2021 ZiPS Projection: Yasmani Grandal
The other player that jumps out is a guy at a position where the Mariners aren’t too bad off. While Wheeler and, to my understanding, Strasburg, would both be Qualifying Offer-eligible and therefore cause the Mariners to forfeit their 3rd-highest draft pick upon signing, Yasmani Grandal will not. He went through that rigamarole last year, leading to his underwhelming 1-year/$18.25M deal with the Brewers. There’s not too much complexity to this signing: Grandal has been one of the top-3 catchers in baseball for the the past five years thanks to brilliant defense and above-average bat-work. He’ll turn 31 in November, but he’s not shown any signs of regression and the projections like him to continue being trusty. The Mariners have had good fortune with Omar Narváez and Tom Murphy this year, but one is brutal defensively and the other is running a >30% gap in the bad way between their strikeouts and walks. Having two switch-hitting catchers is also fun as a concept to me personally, assuming Cal Raleigh makes it to the bigs, and this signing gives Seattle a little flexibility to deal their receivers to fill holes elsewhere.

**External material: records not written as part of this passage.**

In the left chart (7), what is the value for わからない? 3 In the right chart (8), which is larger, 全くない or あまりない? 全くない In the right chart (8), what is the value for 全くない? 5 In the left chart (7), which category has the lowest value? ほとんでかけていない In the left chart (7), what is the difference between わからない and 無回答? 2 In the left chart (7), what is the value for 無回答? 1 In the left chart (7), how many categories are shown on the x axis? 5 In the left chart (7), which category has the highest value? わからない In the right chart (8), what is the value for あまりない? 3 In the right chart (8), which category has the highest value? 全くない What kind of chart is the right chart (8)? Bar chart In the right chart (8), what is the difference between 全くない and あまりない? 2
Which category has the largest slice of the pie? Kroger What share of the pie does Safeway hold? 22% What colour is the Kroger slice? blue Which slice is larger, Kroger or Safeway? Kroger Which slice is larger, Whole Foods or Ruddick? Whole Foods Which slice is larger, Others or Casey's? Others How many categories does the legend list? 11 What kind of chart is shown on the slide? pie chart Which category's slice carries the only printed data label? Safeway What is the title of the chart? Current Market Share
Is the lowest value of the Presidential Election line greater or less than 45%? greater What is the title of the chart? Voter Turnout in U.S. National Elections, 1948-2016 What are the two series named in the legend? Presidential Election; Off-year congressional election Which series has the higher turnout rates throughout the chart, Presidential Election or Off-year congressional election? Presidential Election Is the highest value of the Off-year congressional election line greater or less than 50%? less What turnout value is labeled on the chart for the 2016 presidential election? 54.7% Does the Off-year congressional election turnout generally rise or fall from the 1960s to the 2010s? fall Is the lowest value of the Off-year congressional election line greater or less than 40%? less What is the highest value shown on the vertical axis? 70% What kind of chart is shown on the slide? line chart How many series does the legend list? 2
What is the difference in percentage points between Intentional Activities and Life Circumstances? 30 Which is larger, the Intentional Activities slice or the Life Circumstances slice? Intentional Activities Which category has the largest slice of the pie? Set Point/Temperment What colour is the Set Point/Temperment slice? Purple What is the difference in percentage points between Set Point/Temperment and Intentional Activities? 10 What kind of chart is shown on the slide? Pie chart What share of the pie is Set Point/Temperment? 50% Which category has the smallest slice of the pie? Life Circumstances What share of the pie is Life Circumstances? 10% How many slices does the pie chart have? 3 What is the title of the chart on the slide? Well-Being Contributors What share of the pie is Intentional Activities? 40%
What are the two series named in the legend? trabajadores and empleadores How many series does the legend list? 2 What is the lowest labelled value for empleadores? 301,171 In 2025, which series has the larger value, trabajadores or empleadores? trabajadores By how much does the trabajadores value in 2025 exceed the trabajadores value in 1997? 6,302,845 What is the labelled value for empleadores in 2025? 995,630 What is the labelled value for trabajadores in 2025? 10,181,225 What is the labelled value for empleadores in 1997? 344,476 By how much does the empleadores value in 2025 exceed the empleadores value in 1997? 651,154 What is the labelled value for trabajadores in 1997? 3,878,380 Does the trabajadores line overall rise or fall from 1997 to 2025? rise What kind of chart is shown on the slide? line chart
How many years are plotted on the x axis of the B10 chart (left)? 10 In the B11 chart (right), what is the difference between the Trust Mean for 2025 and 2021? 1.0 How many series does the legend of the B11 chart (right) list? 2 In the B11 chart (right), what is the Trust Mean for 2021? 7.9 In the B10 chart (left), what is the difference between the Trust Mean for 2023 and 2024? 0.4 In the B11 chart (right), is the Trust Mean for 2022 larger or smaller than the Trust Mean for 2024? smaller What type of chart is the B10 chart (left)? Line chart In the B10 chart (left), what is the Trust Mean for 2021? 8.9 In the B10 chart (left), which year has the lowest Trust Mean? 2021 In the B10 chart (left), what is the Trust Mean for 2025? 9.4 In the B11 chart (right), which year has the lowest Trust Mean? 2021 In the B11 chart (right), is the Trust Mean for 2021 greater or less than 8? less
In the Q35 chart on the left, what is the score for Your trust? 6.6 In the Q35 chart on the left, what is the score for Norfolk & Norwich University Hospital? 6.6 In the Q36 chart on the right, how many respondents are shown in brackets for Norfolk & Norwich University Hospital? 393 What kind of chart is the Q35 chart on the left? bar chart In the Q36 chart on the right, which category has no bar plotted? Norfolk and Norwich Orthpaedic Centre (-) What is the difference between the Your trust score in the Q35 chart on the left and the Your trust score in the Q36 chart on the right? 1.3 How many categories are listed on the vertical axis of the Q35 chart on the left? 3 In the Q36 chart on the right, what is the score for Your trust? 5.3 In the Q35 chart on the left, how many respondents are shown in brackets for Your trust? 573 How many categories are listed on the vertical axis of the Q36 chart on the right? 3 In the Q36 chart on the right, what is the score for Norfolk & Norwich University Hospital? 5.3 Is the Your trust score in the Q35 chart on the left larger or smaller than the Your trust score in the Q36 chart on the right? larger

Honorable Mentions: Gerrit Cole: best pitcher on the market, most likely goes somewhere else for more money/immediate competitiveness. Anthony Rendon: same but substitute “position player”. Madison Bumgarner: excellent track record but a couple years of decline after HEAVY workloads, surplus value diminished when not hitting. Marcell Ozuna: High-reward potential buy-low candidate, but plays a position of lesser need. Josh Donaldson: Producing well, but already 33, and not necessarily as likely to dramatically upgrade over alternatives long-term.
For the Mariners to get to where they say they want to be in 2021, they’ll need to add significant impact, and for all Jerry’s trading magic the names above are the most straightforward way of doing so. They can make these additions without hamstringing the development of their youth. As we’ve seen just last offseason with Robinson Canó and again this deadline with Greinke, for as much hand-wringing as goes into veteran contracts, many players signed perform excellently for their teams before being moved. They do not need to constrain a rebuilding team, and beyond a reasonable “it’s not your money” perspective, signing good players is good business and leads to good baseball. In the 2020-21 offseason, there will be another crop of talented players, including J.T. Realmuto, Kiké Hernández, James Paxton, DJ LeMahieu, Marcus Semien, Trevor Bauer, and possibly even Japanese star Tetsudo Yamada. Some will make it to free agency, and others will not, but it will be important then too for Seattle to be active and savvy. Even one or two good signings won’t matter if the development doesn’t surpass the expectations of the projection systems. But improving starts now, and it continues this offseason. Hopefully with a new ace in tow.